The practical consequence is that zolpidem hits hard and fades faster. Immediate-release zolpidem (Ambien) peaks in plasma around 1.6 hours and has a mean half-life of roughly 2.5 hours, making it better suited to sleep-onset insomnia [3]. Eszopiclone peaks at about 1 hour but has a half-life of 6 hours, with an active metabolite extending activity to roughly 9 hours, which covers both sleep onset and sleep maintenance but raises next-day sedation risk at the 3 mg dose [4].

Neither drug alters sleep architecture as dramatically as older benzodiazepines. Both preserve slow-wave sleep better than triazolam, though REM suppression can still occur at higher doses [5]. For patients whose chief complaint is middle-of-the-night waking, zolpidem ER (Ambien CR) or eszopiclone 3 mg typically outperforms zolpidem IR.

FDA Label Changes and Safety Warnings You Must Know

The FDA issued a Drug Safety Communication in 2013 requiring zolpidem manufacturers to lower recommended doses because blood levels in some patients, especially women, remained high enough the next morning to impair driving [6]. Women metabolize zolpidem more slowly; their recommended IR dose is 5 mg versus 5 to 10 mg for men.

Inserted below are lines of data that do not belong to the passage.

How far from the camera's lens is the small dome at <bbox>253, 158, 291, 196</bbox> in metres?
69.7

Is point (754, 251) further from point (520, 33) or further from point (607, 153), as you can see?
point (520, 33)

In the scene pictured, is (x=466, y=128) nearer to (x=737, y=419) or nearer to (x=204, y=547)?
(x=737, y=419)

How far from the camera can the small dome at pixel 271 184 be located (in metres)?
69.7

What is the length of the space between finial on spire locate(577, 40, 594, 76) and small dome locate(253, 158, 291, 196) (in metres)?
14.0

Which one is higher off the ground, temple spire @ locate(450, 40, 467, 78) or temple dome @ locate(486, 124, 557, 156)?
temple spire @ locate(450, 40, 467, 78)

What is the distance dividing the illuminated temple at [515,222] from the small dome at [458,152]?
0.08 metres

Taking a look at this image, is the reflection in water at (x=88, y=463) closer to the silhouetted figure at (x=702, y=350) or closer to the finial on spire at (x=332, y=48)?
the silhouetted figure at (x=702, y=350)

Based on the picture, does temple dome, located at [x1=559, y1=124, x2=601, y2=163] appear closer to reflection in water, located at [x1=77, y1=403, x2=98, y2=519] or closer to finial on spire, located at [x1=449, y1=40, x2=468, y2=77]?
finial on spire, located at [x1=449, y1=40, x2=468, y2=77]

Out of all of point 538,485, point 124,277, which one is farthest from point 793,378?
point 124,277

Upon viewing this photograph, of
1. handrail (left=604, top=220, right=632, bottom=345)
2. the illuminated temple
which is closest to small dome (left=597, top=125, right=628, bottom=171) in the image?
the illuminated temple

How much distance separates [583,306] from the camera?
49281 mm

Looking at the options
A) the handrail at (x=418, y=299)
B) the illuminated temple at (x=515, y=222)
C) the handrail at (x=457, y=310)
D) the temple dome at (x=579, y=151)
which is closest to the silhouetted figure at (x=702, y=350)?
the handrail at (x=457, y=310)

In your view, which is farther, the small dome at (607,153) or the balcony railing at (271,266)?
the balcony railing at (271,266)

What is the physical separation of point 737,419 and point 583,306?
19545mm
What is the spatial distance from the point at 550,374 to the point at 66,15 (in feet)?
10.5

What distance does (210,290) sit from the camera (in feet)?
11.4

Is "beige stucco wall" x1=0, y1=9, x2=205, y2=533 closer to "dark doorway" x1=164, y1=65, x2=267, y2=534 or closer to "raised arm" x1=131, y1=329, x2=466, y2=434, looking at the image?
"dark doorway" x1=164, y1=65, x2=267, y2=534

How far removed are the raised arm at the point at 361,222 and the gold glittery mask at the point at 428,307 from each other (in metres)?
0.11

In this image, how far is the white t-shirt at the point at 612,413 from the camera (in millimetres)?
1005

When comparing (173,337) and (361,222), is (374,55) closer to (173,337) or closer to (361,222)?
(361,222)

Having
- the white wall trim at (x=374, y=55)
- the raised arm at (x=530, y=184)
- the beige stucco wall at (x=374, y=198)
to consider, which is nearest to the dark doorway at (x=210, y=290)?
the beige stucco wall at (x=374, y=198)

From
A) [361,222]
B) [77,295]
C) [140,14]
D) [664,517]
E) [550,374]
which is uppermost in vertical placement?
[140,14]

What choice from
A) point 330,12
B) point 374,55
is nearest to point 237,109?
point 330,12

Zolpidem ER doses dropped to 6.25 mg (women) and 6.25 to 12.5 mg (men) [6].

In 2019 the FDA went further, adding a Boxed Warning to all Z-drugs about rare but serious complex sleep behaviors including sleepwalking, sleep-driving, and sleep-eating, some resulting in death [7]. This warning applies equally to Ambien, Lunesta, and zaleplon (Sonata). Patients with a prior episode of complex sleep behavior must not restart these agents.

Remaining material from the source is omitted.